This post was most recently updated on December 28th, 2016
What is Robots Exclusion Protocol?
Robots Exclusion Protocol is a convention where directives are written with an objective to restrict or channel web crawlers to access parts of website. A part of website may be publicly visible and rest is private for all or some web crawlers.
The standard was proposed by Martijn Koster.
The robots.txt file need to be in root directory of your site.
Directives
- User-agent: user agent directive is used to specify the robots/ web crawlers that can access the allowed URLs. A “*” means allowed/ disallowed URLs for all robots. List of user agents for specific robots can be found here.
- Allow/ Disallow: the directives are used to specify allowed or disallowed URLs of a website respectively.
- Crawl-delay: crawl delay directive is supported by major crawlers, set to number of seconds to wait between successive requests to the same server
- Sitemap: sitemap directive specifies a path to sitemap.xml and is recognized by some crawlers.
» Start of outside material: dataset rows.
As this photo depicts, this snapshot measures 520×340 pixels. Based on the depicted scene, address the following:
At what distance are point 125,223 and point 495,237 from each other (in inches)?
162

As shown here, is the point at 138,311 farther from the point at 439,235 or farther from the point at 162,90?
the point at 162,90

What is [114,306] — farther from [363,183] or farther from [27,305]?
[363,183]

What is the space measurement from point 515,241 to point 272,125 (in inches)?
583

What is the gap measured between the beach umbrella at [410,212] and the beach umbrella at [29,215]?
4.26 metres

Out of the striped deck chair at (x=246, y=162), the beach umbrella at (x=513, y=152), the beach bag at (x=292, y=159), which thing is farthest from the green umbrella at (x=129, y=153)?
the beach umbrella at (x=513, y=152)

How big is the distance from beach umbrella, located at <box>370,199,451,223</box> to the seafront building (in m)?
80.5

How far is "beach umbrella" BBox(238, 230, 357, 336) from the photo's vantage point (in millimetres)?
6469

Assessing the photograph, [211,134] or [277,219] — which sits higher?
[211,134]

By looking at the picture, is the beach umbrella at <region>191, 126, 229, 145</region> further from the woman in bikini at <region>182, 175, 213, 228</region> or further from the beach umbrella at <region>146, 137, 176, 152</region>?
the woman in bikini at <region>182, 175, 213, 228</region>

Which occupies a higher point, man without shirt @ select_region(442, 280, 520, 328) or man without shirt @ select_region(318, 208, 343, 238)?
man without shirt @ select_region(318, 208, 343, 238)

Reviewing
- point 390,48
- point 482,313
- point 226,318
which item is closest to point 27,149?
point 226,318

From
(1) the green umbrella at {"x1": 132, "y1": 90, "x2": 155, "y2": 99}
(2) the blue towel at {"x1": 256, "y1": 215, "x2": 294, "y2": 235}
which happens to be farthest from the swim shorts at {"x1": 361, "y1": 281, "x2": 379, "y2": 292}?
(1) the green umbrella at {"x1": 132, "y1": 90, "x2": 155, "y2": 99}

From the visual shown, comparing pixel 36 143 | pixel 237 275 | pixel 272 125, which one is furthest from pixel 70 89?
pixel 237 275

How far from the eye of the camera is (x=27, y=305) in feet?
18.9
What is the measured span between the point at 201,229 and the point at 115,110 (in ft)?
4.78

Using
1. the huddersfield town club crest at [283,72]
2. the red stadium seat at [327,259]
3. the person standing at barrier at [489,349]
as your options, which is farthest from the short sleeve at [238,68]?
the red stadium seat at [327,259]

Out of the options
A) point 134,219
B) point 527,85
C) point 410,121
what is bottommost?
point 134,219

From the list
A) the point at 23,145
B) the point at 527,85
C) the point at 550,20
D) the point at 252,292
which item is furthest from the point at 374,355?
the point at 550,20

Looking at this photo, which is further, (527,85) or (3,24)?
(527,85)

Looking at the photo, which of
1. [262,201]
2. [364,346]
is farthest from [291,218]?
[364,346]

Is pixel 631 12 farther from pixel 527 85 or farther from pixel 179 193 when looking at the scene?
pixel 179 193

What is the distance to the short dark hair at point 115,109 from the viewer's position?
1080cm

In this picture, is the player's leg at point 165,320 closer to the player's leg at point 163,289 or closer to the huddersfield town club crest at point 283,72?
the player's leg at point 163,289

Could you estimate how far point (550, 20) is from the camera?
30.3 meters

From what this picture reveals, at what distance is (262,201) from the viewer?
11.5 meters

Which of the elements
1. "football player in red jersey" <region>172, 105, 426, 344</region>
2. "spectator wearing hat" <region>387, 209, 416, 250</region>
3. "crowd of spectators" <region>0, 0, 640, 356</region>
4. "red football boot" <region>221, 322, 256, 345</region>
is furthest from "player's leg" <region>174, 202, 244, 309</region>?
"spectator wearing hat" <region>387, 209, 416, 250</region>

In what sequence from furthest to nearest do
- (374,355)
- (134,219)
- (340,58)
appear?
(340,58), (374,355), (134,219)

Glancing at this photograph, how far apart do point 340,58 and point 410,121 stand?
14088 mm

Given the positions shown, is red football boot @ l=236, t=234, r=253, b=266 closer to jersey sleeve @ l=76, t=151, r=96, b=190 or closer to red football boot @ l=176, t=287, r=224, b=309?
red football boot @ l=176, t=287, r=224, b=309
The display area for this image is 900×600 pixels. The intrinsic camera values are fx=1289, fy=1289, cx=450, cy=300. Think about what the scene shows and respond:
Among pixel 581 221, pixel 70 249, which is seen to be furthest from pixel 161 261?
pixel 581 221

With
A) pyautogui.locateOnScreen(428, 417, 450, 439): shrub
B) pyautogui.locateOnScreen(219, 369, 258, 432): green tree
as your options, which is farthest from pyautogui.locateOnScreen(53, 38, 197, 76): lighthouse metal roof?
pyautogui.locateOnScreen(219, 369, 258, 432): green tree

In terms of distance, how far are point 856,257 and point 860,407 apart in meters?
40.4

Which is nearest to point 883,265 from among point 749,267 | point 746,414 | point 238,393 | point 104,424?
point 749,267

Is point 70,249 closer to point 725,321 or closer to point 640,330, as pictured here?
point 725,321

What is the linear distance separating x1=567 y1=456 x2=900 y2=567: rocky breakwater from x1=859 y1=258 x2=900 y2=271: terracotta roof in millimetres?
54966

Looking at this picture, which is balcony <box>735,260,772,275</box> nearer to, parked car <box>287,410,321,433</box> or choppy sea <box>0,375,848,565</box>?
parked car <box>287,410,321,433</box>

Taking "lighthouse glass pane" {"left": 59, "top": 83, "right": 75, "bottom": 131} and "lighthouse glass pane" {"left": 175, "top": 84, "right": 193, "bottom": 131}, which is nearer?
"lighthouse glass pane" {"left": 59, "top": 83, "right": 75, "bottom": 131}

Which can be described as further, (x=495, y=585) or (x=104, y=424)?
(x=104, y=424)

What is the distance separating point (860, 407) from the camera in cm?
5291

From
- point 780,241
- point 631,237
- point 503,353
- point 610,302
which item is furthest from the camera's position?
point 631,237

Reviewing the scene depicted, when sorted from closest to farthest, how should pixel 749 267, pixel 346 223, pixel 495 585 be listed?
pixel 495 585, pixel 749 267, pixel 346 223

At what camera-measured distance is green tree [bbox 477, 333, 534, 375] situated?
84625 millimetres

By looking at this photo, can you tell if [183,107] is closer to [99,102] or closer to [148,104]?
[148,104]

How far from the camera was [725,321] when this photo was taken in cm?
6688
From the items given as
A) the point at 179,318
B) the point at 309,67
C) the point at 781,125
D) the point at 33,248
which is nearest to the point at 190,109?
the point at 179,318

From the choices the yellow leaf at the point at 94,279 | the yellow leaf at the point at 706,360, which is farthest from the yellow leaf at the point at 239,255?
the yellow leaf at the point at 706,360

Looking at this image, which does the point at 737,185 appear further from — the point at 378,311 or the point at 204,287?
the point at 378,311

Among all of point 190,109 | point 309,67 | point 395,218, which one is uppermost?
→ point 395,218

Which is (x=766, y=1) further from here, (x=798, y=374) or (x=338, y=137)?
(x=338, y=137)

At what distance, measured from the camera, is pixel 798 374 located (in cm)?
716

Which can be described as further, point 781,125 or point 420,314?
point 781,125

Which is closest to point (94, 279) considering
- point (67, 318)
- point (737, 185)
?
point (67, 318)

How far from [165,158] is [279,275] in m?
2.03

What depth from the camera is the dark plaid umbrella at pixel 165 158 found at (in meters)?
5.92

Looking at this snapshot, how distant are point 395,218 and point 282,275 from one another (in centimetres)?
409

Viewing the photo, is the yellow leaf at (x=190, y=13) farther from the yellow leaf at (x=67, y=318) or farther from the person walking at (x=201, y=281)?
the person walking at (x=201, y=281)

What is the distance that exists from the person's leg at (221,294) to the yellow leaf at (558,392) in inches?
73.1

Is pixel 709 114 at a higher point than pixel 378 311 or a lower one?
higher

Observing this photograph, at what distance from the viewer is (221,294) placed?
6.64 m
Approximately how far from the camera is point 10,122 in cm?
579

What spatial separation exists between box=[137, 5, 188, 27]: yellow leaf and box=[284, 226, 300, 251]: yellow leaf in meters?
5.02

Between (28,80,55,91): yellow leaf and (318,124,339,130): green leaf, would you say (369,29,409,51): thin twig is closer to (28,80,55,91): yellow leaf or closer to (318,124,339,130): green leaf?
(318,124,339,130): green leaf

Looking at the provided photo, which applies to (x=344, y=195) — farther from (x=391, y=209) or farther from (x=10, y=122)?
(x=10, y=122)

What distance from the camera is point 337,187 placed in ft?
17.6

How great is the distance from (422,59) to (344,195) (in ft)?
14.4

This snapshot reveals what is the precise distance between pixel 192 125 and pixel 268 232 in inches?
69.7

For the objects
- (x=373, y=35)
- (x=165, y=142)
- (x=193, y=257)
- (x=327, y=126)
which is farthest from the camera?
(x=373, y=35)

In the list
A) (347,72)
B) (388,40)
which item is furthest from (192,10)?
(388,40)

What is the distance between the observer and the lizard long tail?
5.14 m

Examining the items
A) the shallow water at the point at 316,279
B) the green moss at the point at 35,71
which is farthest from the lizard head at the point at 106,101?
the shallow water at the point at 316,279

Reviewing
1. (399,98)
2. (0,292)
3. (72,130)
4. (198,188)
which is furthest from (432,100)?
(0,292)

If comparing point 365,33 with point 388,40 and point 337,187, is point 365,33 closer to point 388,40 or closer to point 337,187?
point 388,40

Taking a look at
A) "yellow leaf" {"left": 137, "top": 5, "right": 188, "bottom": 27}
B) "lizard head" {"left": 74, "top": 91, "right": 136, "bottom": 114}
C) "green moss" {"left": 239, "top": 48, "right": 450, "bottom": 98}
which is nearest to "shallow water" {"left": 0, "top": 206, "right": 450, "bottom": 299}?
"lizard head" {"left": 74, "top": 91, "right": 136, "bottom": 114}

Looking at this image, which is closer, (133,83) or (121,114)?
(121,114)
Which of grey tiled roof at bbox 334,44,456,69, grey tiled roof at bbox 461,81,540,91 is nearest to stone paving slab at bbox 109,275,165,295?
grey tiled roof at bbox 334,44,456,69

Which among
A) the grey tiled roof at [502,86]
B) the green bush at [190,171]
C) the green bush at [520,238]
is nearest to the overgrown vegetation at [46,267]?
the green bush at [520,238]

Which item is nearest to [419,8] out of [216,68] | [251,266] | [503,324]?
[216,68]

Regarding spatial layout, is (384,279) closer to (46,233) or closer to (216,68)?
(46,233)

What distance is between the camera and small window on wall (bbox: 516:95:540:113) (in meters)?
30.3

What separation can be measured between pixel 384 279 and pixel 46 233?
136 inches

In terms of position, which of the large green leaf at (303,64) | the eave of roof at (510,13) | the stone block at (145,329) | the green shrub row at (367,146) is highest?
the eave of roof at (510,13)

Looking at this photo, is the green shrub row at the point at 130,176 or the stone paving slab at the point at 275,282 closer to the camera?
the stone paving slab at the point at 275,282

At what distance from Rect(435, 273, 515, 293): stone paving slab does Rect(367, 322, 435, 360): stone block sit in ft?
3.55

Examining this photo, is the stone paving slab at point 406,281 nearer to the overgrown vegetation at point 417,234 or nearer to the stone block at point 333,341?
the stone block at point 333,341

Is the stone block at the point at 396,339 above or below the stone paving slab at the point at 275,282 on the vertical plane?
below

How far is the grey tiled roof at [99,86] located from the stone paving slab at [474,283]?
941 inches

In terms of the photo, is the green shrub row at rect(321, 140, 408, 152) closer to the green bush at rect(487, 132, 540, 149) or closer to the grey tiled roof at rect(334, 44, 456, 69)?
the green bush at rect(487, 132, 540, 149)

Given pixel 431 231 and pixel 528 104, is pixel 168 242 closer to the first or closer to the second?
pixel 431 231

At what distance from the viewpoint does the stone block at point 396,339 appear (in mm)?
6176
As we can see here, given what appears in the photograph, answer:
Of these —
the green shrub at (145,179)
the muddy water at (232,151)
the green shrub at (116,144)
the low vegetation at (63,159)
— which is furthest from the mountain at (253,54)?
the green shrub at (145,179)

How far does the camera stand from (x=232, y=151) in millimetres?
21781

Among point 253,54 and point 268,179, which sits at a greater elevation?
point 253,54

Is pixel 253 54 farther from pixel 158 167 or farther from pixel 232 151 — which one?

- Host: host directive is supported by some crawlers allowing websites with multiple mirrors to specify their preferred domain
Robots Exclusion Protocoln can also be applied using meta tags and X-Robots tag in HTTP header.
A “noindex” meta tag:
1 |
<meta name="robots" content="noindex" /> |
A “noindex” HTTP response header:
1 |
X-Robots-Tag: noindex |
The X-Robots tag is only effective when the page is requested and meta tag is effective when the page has loaded, on the other hand the robots.txt is effective before the page has loaded.
If crawler received a no-indexing directive from robots.txt it will ignore the header X-Robots tag and meta tags.